The lab’s synthetic dataset contains seeded defects the learner should discover. Representative defects (spoilers — do not read until after attempting the task): a cluster of duplicates in policy_id from a bad join; a nps_last_date distribution with a 6-month gap reflecting a survey outage; a drift in payment_method distribution mid-window reflecting a billing-system migration; a representativeness gap where one state is overrepresented in the churner class versus the book of business; a labeling-rule drift where the churn definition was tightened six months into the window.

Task 3 — Findings and remediation draft (20 minutes)

Based on the ten dimension scores, draft:

The dimension scorecard — a compact table with dimension, score, threshold, status, evidence reference, owner.
The gaps and risks subsection — for each dimension scored amber or red, a one-paragraph description of the gap, its consequence for the use case, and a proposed remediation.
The executive summary paragraph — three sentences summarizing the quality posture, the most significant defects, and the recommended determination (fit / conditionally fit / not fit) on the quality dimension alone.

Task 4 — Peer review (10 minutes)

Pair with another learner. Each reviews the other’s scorecard and checks:

Is every claim supported by an evidence reference?
Is every threshold justified against the use case?
Are findings stated in a way that a product owner could act on?
Is the determination defensible if questioned by an auditor?

Exchange one piece of constructive feedback.

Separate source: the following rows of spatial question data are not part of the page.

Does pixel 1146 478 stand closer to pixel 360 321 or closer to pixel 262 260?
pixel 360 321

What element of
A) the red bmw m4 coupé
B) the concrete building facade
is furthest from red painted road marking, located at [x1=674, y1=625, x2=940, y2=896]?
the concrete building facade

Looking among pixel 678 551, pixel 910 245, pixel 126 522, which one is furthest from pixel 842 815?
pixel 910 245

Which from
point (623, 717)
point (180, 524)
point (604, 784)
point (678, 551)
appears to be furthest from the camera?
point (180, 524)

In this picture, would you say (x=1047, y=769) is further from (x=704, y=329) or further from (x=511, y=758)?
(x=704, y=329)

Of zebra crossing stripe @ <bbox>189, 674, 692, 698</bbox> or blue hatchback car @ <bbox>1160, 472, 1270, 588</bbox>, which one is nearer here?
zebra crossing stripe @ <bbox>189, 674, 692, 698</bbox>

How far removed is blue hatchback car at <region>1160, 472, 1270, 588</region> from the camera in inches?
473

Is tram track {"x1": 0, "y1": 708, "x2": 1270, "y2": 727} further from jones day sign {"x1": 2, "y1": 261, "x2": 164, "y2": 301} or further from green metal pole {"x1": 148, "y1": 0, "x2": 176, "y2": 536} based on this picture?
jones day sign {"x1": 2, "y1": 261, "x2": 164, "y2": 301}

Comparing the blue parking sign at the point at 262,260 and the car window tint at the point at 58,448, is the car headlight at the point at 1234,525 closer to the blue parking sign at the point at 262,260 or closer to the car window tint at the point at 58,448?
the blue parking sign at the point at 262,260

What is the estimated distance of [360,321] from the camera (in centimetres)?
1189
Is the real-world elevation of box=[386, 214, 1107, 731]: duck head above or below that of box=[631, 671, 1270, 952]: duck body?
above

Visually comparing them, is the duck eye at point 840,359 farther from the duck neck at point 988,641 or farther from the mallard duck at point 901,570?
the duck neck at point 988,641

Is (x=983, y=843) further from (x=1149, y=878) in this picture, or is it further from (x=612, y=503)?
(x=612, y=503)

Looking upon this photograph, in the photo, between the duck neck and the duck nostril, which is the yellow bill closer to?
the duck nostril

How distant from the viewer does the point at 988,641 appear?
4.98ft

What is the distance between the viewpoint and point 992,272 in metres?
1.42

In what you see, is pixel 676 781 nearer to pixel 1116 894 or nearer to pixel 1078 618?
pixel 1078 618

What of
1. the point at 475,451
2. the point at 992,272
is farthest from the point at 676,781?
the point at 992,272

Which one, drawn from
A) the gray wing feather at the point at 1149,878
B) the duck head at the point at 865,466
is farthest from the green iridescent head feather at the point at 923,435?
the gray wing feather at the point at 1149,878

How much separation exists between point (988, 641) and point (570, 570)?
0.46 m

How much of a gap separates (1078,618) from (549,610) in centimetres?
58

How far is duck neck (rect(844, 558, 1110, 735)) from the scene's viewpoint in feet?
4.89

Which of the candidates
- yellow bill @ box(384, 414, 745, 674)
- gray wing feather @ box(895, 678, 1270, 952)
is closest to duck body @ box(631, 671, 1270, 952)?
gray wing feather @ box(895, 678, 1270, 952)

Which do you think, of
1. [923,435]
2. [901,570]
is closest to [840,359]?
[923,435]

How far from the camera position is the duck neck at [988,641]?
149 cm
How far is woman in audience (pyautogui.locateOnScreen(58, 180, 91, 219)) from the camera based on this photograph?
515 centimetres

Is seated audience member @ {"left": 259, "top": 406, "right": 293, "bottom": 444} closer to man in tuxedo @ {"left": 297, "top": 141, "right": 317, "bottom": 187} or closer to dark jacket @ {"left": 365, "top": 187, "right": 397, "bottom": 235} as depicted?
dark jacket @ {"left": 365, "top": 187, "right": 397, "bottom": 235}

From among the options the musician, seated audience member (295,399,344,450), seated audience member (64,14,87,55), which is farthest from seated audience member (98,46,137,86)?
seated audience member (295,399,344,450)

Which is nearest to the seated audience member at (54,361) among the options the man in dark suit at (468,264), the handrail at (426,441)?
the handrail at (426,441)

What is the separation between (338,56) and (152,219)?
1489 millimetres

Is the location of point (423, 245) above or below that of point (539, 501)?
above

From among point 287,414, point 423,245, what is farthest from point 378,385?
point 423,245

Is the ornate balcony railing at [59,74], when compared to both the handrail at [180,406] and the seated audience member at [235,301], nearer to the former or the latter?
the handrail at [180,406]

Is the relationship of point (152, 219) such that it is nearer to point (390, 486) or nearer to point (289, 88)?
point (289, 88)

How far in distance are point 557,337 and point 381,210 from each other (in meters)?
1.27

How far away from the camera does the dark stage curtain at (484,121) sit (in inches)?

Revise your scorecard.

Expected artifacts

On completion, each learner should have:

A saved automated profile output (HTML, JSON, or notebook)
A completed dimension scorecard section (section 3 of the readiness scorecard template, with all ten dimensions scored)
A gaps and risks subsection covering at least three findings
A drafted executive summary paragraph
An evidence register with at least ten entries, each numbered and sourced

Reflection questions

Answer in writing. The responses will be discussed in the next cohort session.

Which dimension was hardest to score with confidence, and why? What additional evidence would have made the score defensible?
What threshold did you set for representativeness? How did you justify it? Would a reviewer from a different internal function have justified a different threshold?
The scoping brief implies a medium risk tier. If the risk tier were reclassified as high, which of your scores would tighten, and which thresholds would you revise?
You found a labeling-rule drift mid-window. What is the implication for model training? What are the remediation options and their trade-offs?
If the retention team insists the use case must proceed on the current dataset despite your findings, what is your recommendation and what escalation path would you follow?

Grading rubric

The lab is graded pass / needs revision, against:

Evidence coverage — every dimension has an evidence entry. (weight: 25%)
Score defensibility — scores are justified against the use case. (weight: 25%)
Finding actionability — findings are stated so a product owner could act on them. (weight: 20%)
Threshold justification — thresholds are named and defended. (weight: 15%)
Remediation feasibility — remediation proposals are specific and cost-framed. (weight: 15%)

A pass requires meeting at least 80% of the rubric. Below 80%, the lab returns with specific revision notes.

Tooling neutrality

The lab can be completed in any combination of: Python (pandas, numpy, ydata-profiling, great-expectations, soda-core), R (tidyverse, skimr), SQL-only approaches against a provided sample warehouse, or commercial tooling the learner’s organization has licensed. The grading rubric makes no reference to tooling choice; only to evidence coverage and quality.

Connection to subsequent labs and case studies

The output of Lab 1 — a quality section — is one of the inputs to Lab 2, which authors a data contract for a retrieval-augmented generation source, and to the case study, which analyzes a consequential-decision AI program across multiple readiness dimensions. The reflection-question answers will surface again in the Article 11 scorecard-authoring discussion.